Nevertheless, “I remain very positive that the emergency measures will be lifted before the start of the show,” Watanabe said. He added that he hoped that “it won’t be chaotic like last year, and that opening day will be more tranquil.”
In the story, the aging Francisco Pizarro, a Spanish conquistador, returns to Peru for a final mission to conquer the Inca Empire, convert its people to Christianity, and seize a massive amount of gold. Upon arriving in the Incan capital, he confronts the youthful Inca king Atahualpa (Hio Miyazawa). However, with time, he becomes disillusioned with his mission and begins to harbor affection and respect for the young sovereign.
Watanabe played Atahualpa in the premier of the play in Tokyo in 1985, and this time he is playing Pizarro. “I played Atahualpa 36 years ago, right when I was ready to continue acting for the rest of my life.”
Returning to that starting point, the actor found that “I have something in common with Pizarro now. What do you gain and what you lose? I can’t keep working for decades. So what can I do with my remaining time?”

**ACTIVITY LIST:**
1. Translate this sentence from the passage on Watanabe's role in the Pizarro play into French: "However, with time, he becomes disillusioned with his mission and begins to harbor affection and respect for the young sovereign."
2. In the passage on Watanabe's role in the Pizarro play, update the part from "In the story, the" to "the young sovereign." by putting "monarch" in place of "sovereign".
3. Write what follows next in the passage on Watanabe's role in the Pizarro play, picking up after its last sentence.

**DATASET CONTENT:**
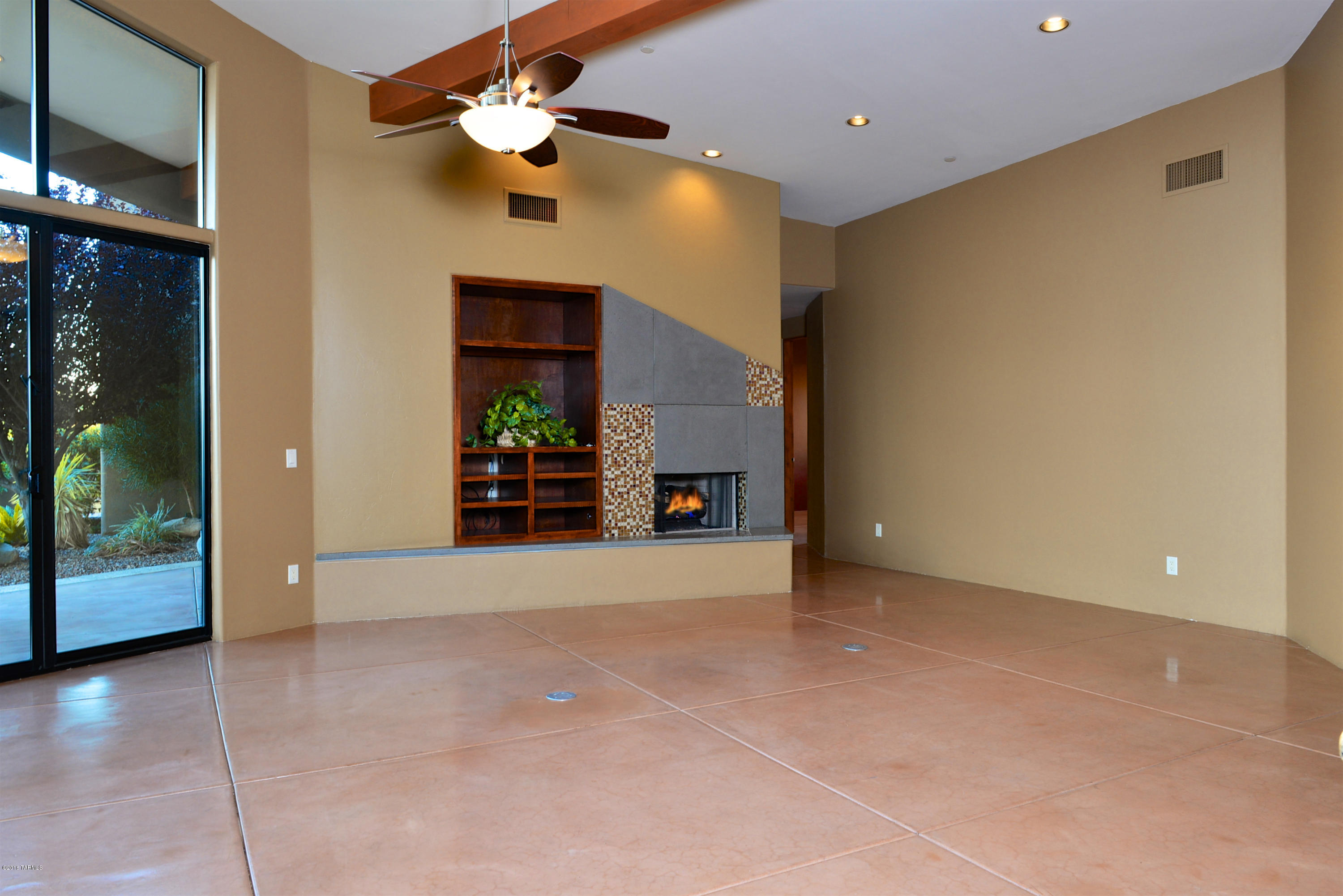 Honey Bee Canyon Estates - Residential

**EXPECTED RESPONSES:**
1. Cependant, avec le temps, il perd ses illusions sur sa mission et commence à éprouver de l'affection et du respect pour le jeune souverain.

2.
In the story, the aging Francisco Pizarro, a Spanish conquistador, returns to Peru for a final mission to conquer the Inca Empire, convert its people to Christianity, and seize a massive amount of gold. Upon arriving in the Incan capital, he confronts the youthful Inca king Atahualpa (Hio Miyazawa). However, with time, he becomes disillusioned with his mission and begins to harbor affection and respect for the young monarch.

3.
Even so, the feelings of the conqueror who crossed from Spain to Central and South America 500 years ago are distant from the modern time. When one plays such a role, it’s called “jumping up.”
“I throw away my life and who I am now and jump in [to the role],” Watanabe explained. “Otherwise, [the character’s] reality won’t be born. Acting out a story of this scale is a real pleasure,” he added.
Commenting on the appeal of the work, he said, with a laugh: “I’ve never performed in any play of this scale. If only one could leave this gloomy time behind and head towards its mysterious world.”